[THE DATA Boundary: Start]

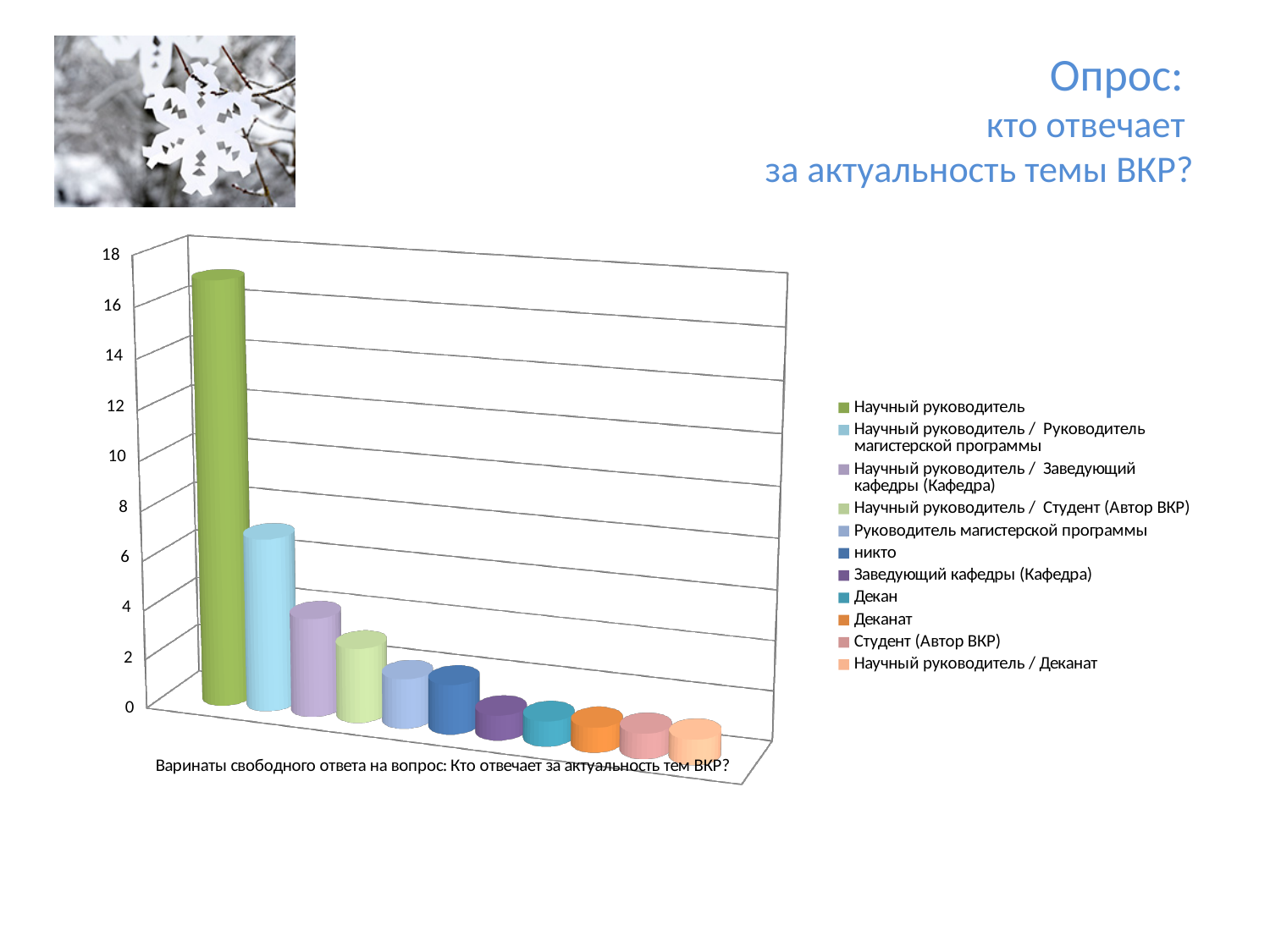
What is the highest value shown on the vertical axis? 18 Is the value for Научный руководитель / Руководитель магистерской программы greater or less than 4? greater Which series has the highest bar? Научный руководитель How many series does the legend list? 11 Is the value for Научный руководитель greater or less than 14? greater Is the value for Декан greater or less than 4? less How many categories are shown on the horizontal axis? 1 What is the label shown under the bars on the horizontal axis? Варинаты свободного ответа на вопрос: Кто отвечает за актуальность тем ВКР? What kind of chart is shown on the slide? bar chart Which is larger: the value for Научный руководитель / Руководитель магистерской программы or the value for Научный руководитель / Заведующий кафедры (Кафедра)? Научный руководитель / Руководитель магистерской программы Which is larger: the value for Научный руководитель or the value for Декан? Научный руководитель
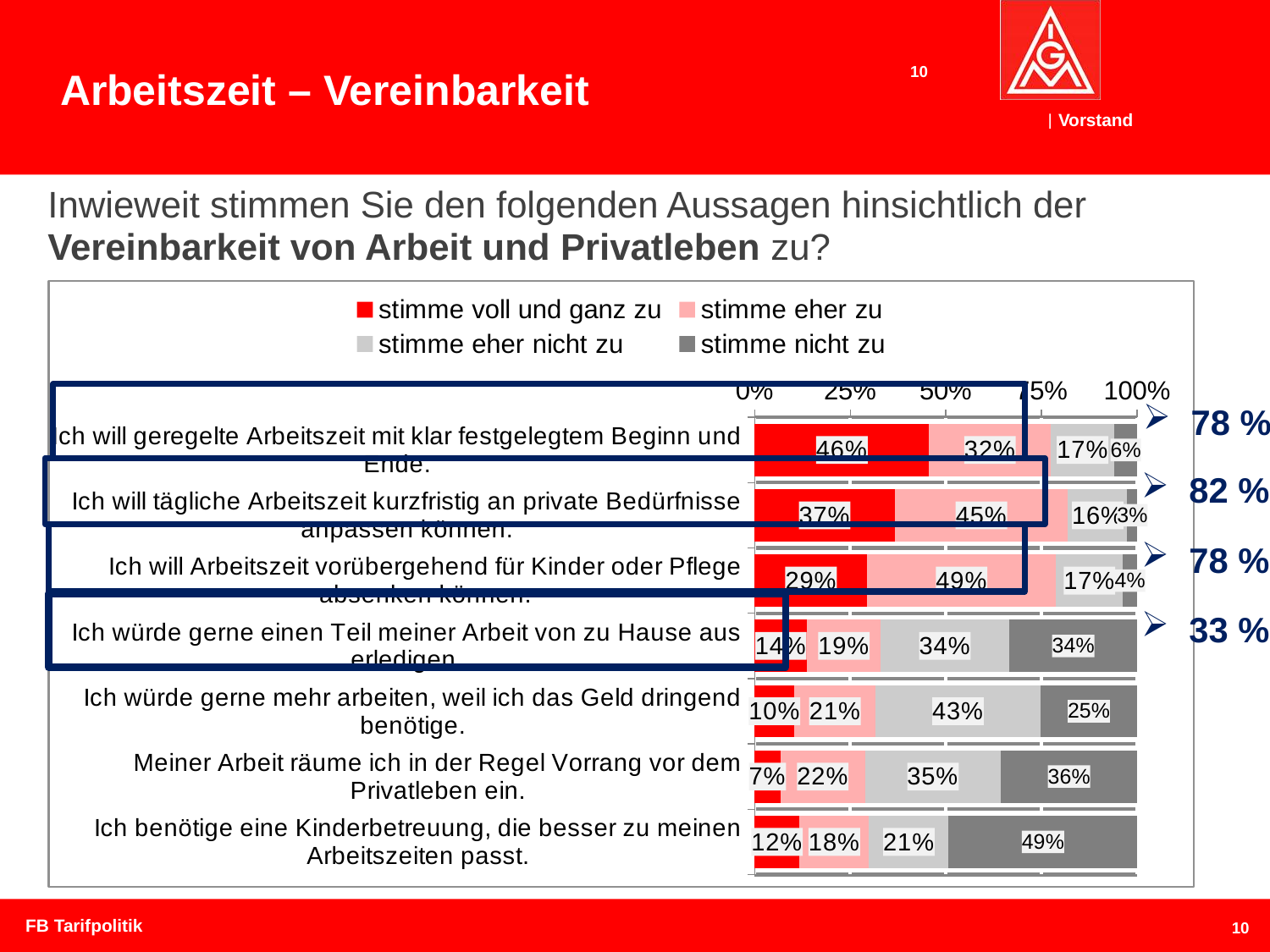
Which is larger: the "stimme eher zu" value for "Ich will tägliche Arbeitszeit kurzfristig an private Bedürfnisse anpassen können." or for "Ich will geregelte Arbeitszeit mit klar festgelegtem Beginn und Ende."? Ich will tägliche Arbeitszeit kurzfristig an private Bedürfnisse anpassen können. Which statement has the lowest "stimme voll und ganz zu" value? Meiner Arbeit räume ich in der Regel Vorrang vor dem Privatleben ein. What kind of chart is shown on the slide? stacked bar chart What is the combined total of "stimme voll und ganz zu" and "stimme eher zu" for "Ich würde gerne einen Teil meiner Arbeit von zu Hause aus erledigen."? 33% Which colour represents "stimme nicht zu" in the legend? dark grey What is the "stimme nicht zu" value for "Ich benötige eine Kinderbetreuung, die besser zu meinen Arbeitszeiten passt."? 49% How many series does the legend list? 4 How many statements (categories) are plotted in the chart? 7 Which statement has the highest "stimme voll und ganz zu" value? Ich will geregelte Arbeitszeit mit klar festgelegtem Beginn und Ende. What is the difference between the "stimme eher nicht zu" value for "Ich würde gerne mehr arbeiten, weil ich das Geld dringend benötige." and for "Ich benötige eine Kinderbetreuung, die besser zu meinen Arbeitszeiten passt."? 22% What is the "stimme eher zu" value for "Ich will Arbeitszeit vorübergehend für Kinder oder Pflege absenken können."? 49% What is the "stimme voll und ganz zu" value for "Ich will geregelte Arbeitszeit mit klar festgelegtem Beginn und Ende."? 46%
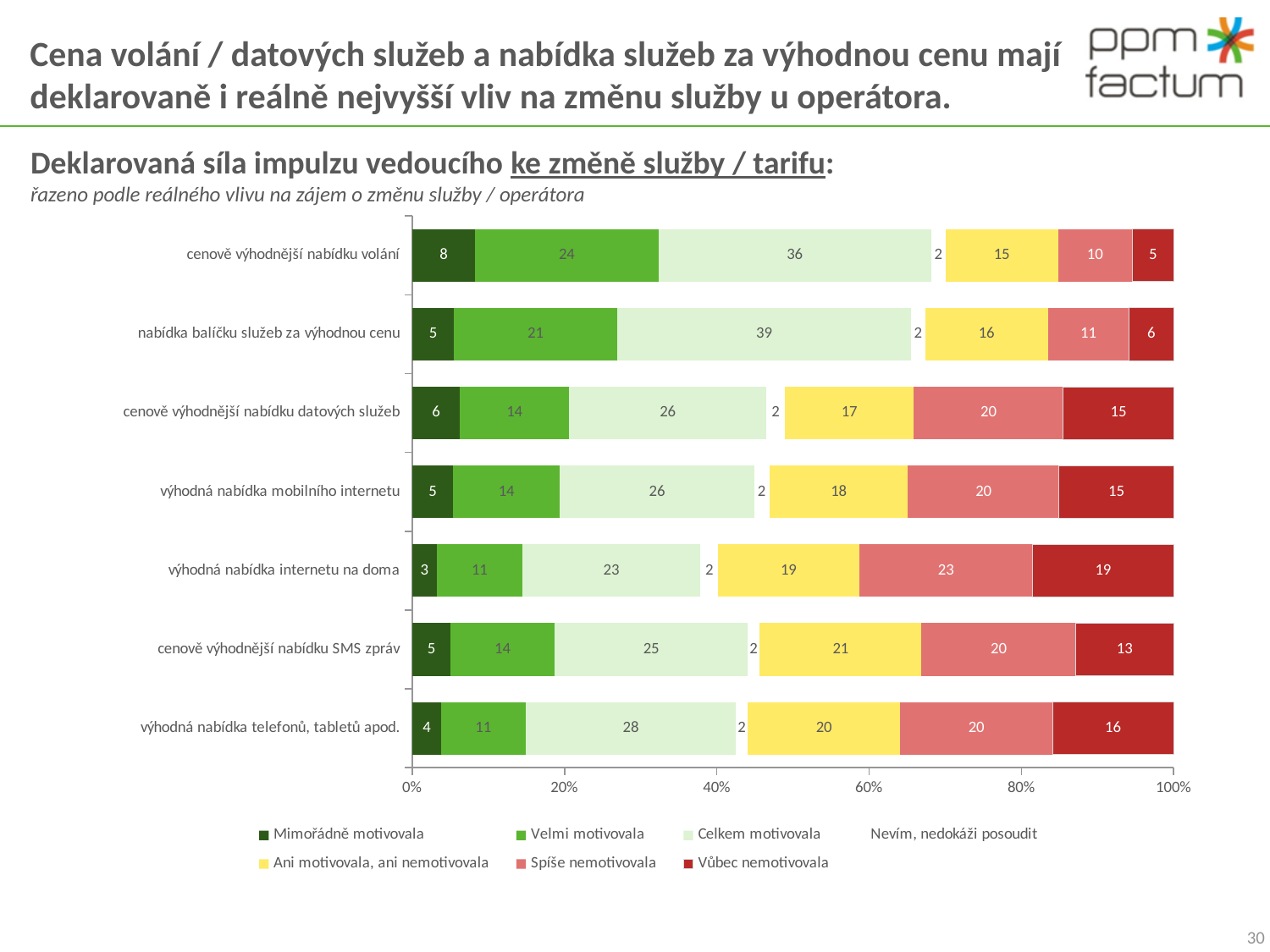
What is the difference between the "Celkem motivovala" values for "nabídka balíčku služeb za výhodnou cenu" and "výhodná nabídka internetu na doma"? 16 What is the value of "Mimořádně motivovala" for "cenově výhodnější nabídku volání"? 8 Which category has the highest value for "Velmi motivovala"? cenově výhodnější nabídku volání How many series does the legend list? 7 What is the value of "Vůbec nemotivovala" for "výhodná nabídka internetu na doma"? 19 Which category has the lowest value for "Mimořádně motivovala"? výhodná nabídka internetu na doma How many categories are shown on the chart? 7 What is the value of "Celkem motivovala" for "nabídka balíčku služeb za výhodnou cenu"? 39 What is the value of "Ani motivovala, ani nemotivovala" for "cenově výhodnější nabídku SMS zpráv"? 21 What kind of chart is shown on the slide? stacked bar chart Which is larger: the "Spíše nemotivovala" value for "cenově výhodnější nabídku volání" or for "cenově výhodnější nabídku datových služeb"? cenově výhodnější nabídku datových služeb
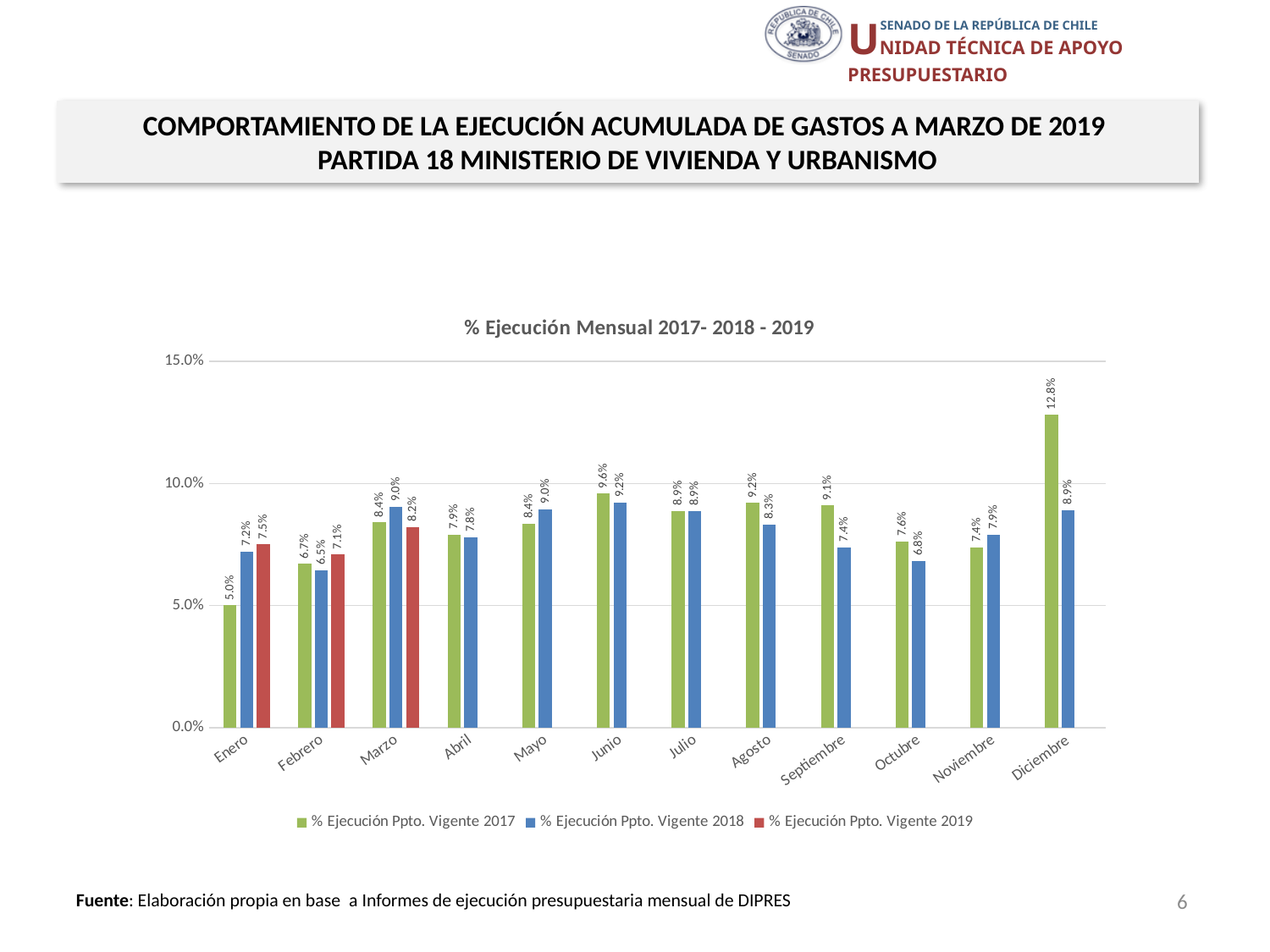
What kind of chart is shown on the slide? Bar chart What is the value for % Ejecución Ppto. Vigente 2017 in Diciembre? 12.8% What is the difference between the 2018 and 2017 values in Enero? 2.2% In Agosto, which series is larger: % Ejecución Ppto. Vigente 2017 or % Ejecución Ppto. Vigente 2018? % Ejecución Ppto. Vigente 2017 Is the value for % Ejecución Ppto. Vigente 2017 in Diciembre greater or less than 10.0%? greater Which month has the highest value for % Ejecución Ppto. Vigente 2017? Diciembre How many months are shown on the x axis? 12 What is the value for % Ejecución Ppto. Vigente 2018 in Septiembre? 7.4% How many series does the legend list? 3 What is the title of the chart? % Ejecución Mensual 2017- 2018 - 2019 What is the value for % Ejecución Ppto. Vigente 2019 in Marzo? 8.2% Which month has the lowest value for % Ejecución Ppto. Vigente 2017? Enero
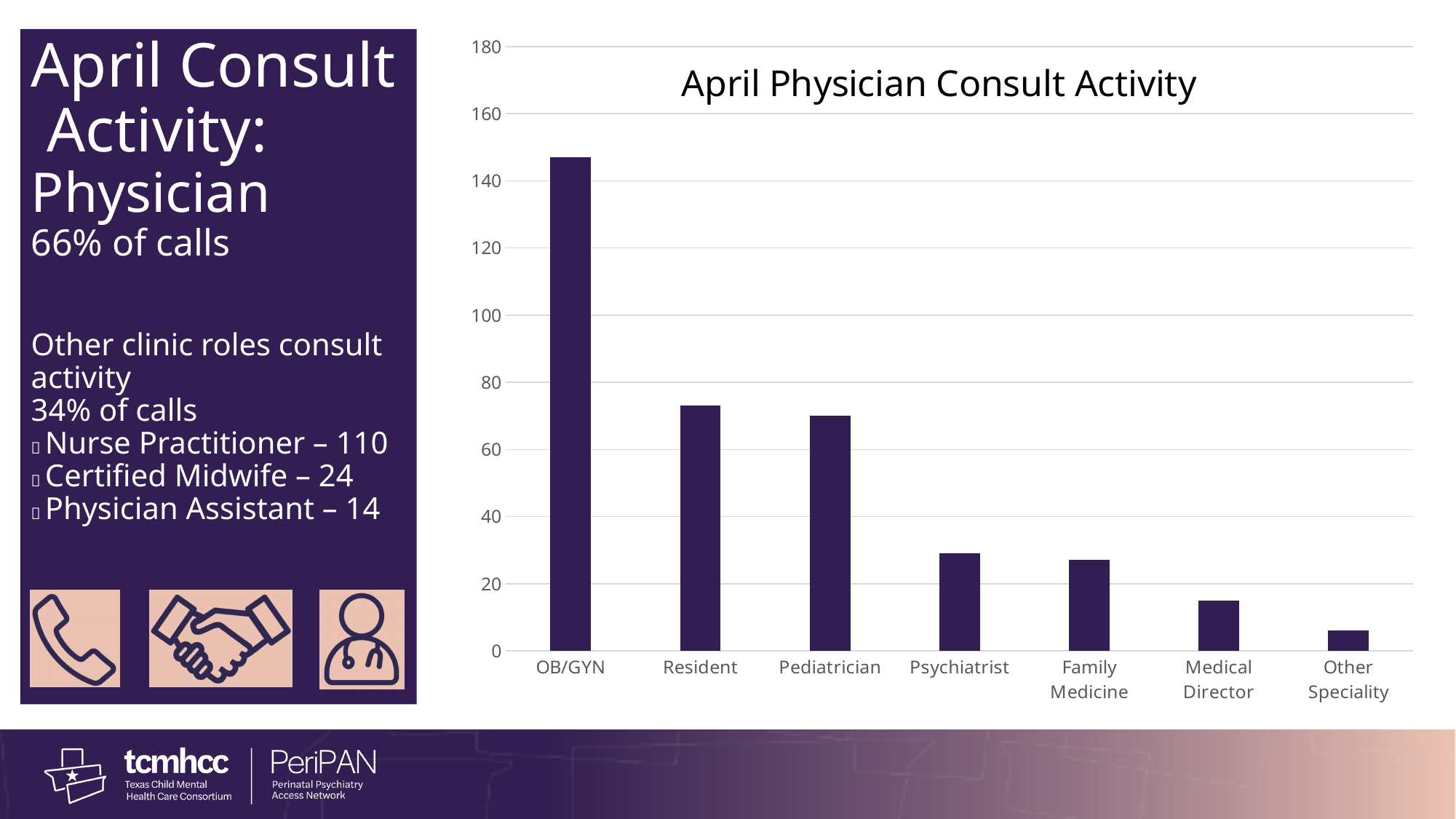
Is the value for Medical Director greater or less than 20? less Is the value for Resident greater or less than 80? less Is the value for OB/GYN greater or less than 140? greater What kind of chart is shown on the slide? bar chart Which category has the lowest value in the chart? Other Speciality Which category has the highest value in the chart? OB/GYN What is the title of the chart? April Physician Consult Activity Which is larger, the value for OB/GYN or the value for Resident? OB/GYN Do the values generally rise or fall moving from left to right along the x axis? fall How many categories are shown on the x axis of the chart? 7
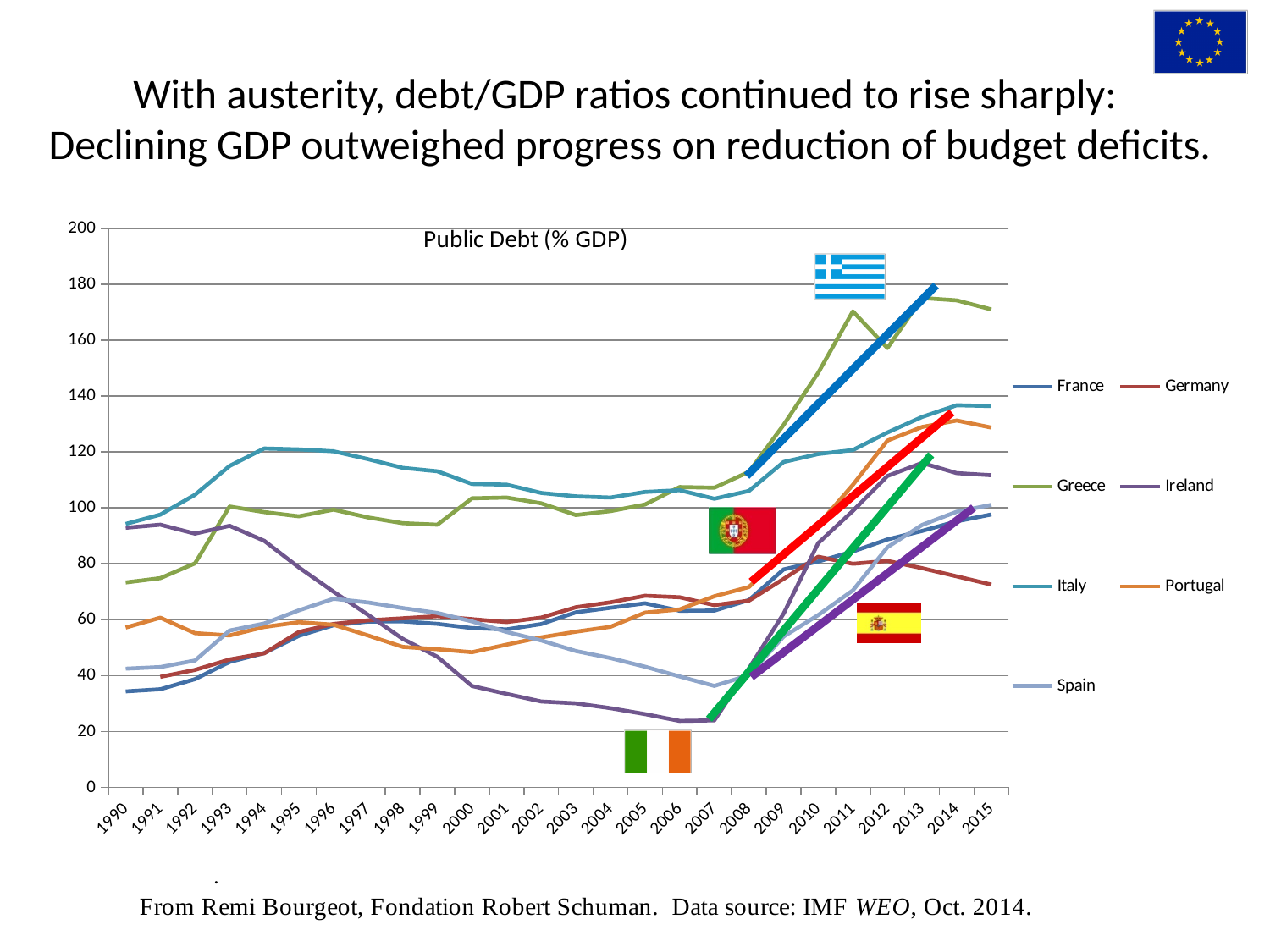
Is the value for Portugal in 2013 greater or less than 120? greater Which country has the highest public debt ratio in 2015? Greece Is the value for Ireland in 2007 greater or less than 40? less How many series does the legend list? 7 How many years are shown along the x axis? 26 Which country has the lowest public debt ratio in 2007? Ireland Does the value for Ireland rise or fall from 1993 to 2007? fall What is the title of the chart? Public Debt (% GDP) What kind of chart is shown on the slide? line chart Which country has the lowest public debt ratio in 2015? Germany Is the value for Greece in 2011 greater or less than 160? greater In 2005, which is larger, the value for Spain or the value for Ireland? Spain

[THE DATA Boundary: End]

Set down every line of the listing above word for word, leaving out the pictures.

**PROBLEM SOLUTION**:
What is the highest value shown on the vertical axis? 18 Is the value for Научный руководитель / Руководитель магистерской программы greater or less than 4? greater Which series has the highest bar? Научный руководитель How many series does the legend list? 11 Is the value for Научный руководитель greater or less than 14? greater Is the value for Декан greater or less than 4? less How many categories are shown on the horizontal axis? 1 What is the label shown under the bars on the horizontal axis? Варинаты свободного ответа на вопрос: Кто отвечает за актуальность тем ВКР? What kind of chart is shown on the slide? bar chart Which is larger: the value for Научный руководитель / Руководитель магистерской программы or the value for Научный руководитель / Заведующий кафедры (Кафедра)? Научный руководитель / Руководитель магистерской программы Which is larger: the value for Научный руководитель or the value for Декан? Научный руководитель
Which is larger: the "stimme eher zu" value for "Ich will tägliche Arbeitszeit kurzfristig an private Bedürfnisse anpassen können." or for "Ich will geregelte Arbeitszeit mit klar festgelegtem Beginn und Ende."? Ich will tägliche Arbeitszeit kurzfristig an private Bedürfnisse anpassen können. Which statement has the lowest "stimme voll und ganz zu" value? Meiner Arbeit räume ich in der Regel Vorrang vor dem Privatleben ein. What kind of chart is shown on the slide? stacked bar chart What is the combined total of "stimme voll und ganz zu" and "stimme eher zu" for "Ich würde gerne einen Teil meiner Arbeit von zu Hause aus erledigen."? 33% Which colour represents "stimme nicht zu" in the legend? dark grey What is the "stimme nicht zu" value for "Ich benötige eine Kinderbetreuung, die besser zu meinen Arbeitszeiten passt."? 49% How many series does the legend list? 4 How many statements (categories) are plotted in the chart? 7 Which statement has the highest "stimme voll und ganz zu" value? Ich will geregelte Arbeitszeit mit klar festgelegtem Beginn und Ende. What is the difference between the "stimme eher nicht zu" value for "Ich würde gerne mehr arbeiten, weil ich das Geld dringend benötige." and for "Ich benötige eine Kinderbetreuung, die besser zu meinen Arbeitszeiten passt."? 22% What is the "stimme eher zu" value for "Ich will Arbeitszeit vorübergehend für Kinder oder Pflege absenken können."? 49% What is the "stimme voll und ganz zu" value for "Ich will geregelte Arbeitszeit mit klar festgelegtem Beginn und Ende."? 46%
What is the difference between the "Celkem motivovala" values for "nabídka balíčku služeb za výhodnou cenu" and "výhodná nabídka internetu na doma"? 16 What is the value of "Mimořádně motivovala" for "cenově výhodnější nabídku volání"? 8 Which category has the highest value for "Velmi motivovala"? cenově výhodnější nabídku volání How many series does the legend list? 7 What is the value of "Vůbec nemotivovala" for "výhodná nabídka internetu na doma"? 19 Which category has the lowest value for "Mimořádně motivovala"? výhodná nabídka internetu na doma How many categories are shown on the chart? 7 What is the value of "Celkem motivovala" for "nabídka balíčku služeb za výhodnou cenu"? 39 What is the value of "Ani motivovala, ani nemotivovala" for "cenově výhodnější nabídku SMS zpráv"? 21 What kind of chart is shown on the slide? stacked bar chart Which is larger: the "Spíše nemotivovala" value for "cenově výhodnější nabídku volání" or for "cenově výhodnější nabídku datových služeb"? cenově výhodnější nabídku datových služeb
What kind of chart is shown on the slide? Bar chart What is the value for % Ejecución Ppto. Vigente 2017 in Diciembre? 12.8% What is the difference between the 2018 and 2017 values in Enero? 2.2% In Agosto, which series is larger: % Ejecución Ppto. Vigente 2017 or % Ejecución Ppto. Vigente 2018? % Ejecución Ppto. Vigente 2017 Is the value for % Ejecución Ppto. Vigente 2017 in Diciembre greater or less than 10.0%? greater Which month has the highest value for % Ejecución Ppto. Vigente 2017? Diciembre How many months are shown on the x axis? 12 What is the value for % Ejecución Ppto. Vigente 2018 in Septiembre? 7.4% How many series does the legend list? 3 What is the title of the chart? % Ejecución Mensual 2017- 2018 - 2019 What is the value for % Ejecución Ppto. Vigente 2019 in Marzo? 8.2% Which month has the lowest value for % Ejecución Ppto. Vigente 2017? Enero
Is the value for Medical Director greater or less than 20? less Is the value for Resident greater or less than 80? less Is the value for OB/GYN greater or less than 140? greater What kind of chart is shown on the slide? bar chart Which category has the lowest value in the chart? Other Speciality Which category has the highest value in the chart? OB/GYN What is the title of the chart? April Physician Consult Activity Which is larger, the value for OB/GYN or the value for Resident? OB/GYN Do the values generally rise or fall moving from left to right along the x axis? fall How many categories are shown on the x axis of the chart? 7
Is the value for Portugal in 2013 greater or less than 120? greater Which country has the highest public debt ratio in 2015? Greece Is the value for Ireland in 2007 greater or less than 40? less How many series does the legend list? 7 How many years are shown along the x axis? 26 Which country has the lowest public debt ratio in 2007? Ireland Does the value for Ireland rise or fall from 1993 to 2007? fall What is the title of the chart? Public Debt (% GDP) What kind of chart is shown on the slide? line chart Which country has the lowest public debt ratio in 2015? Germany Is the value for Greece in 2011 greater or less than 160? greater In 2005, which is larger, the value for Spain or the value for Ireland? Spain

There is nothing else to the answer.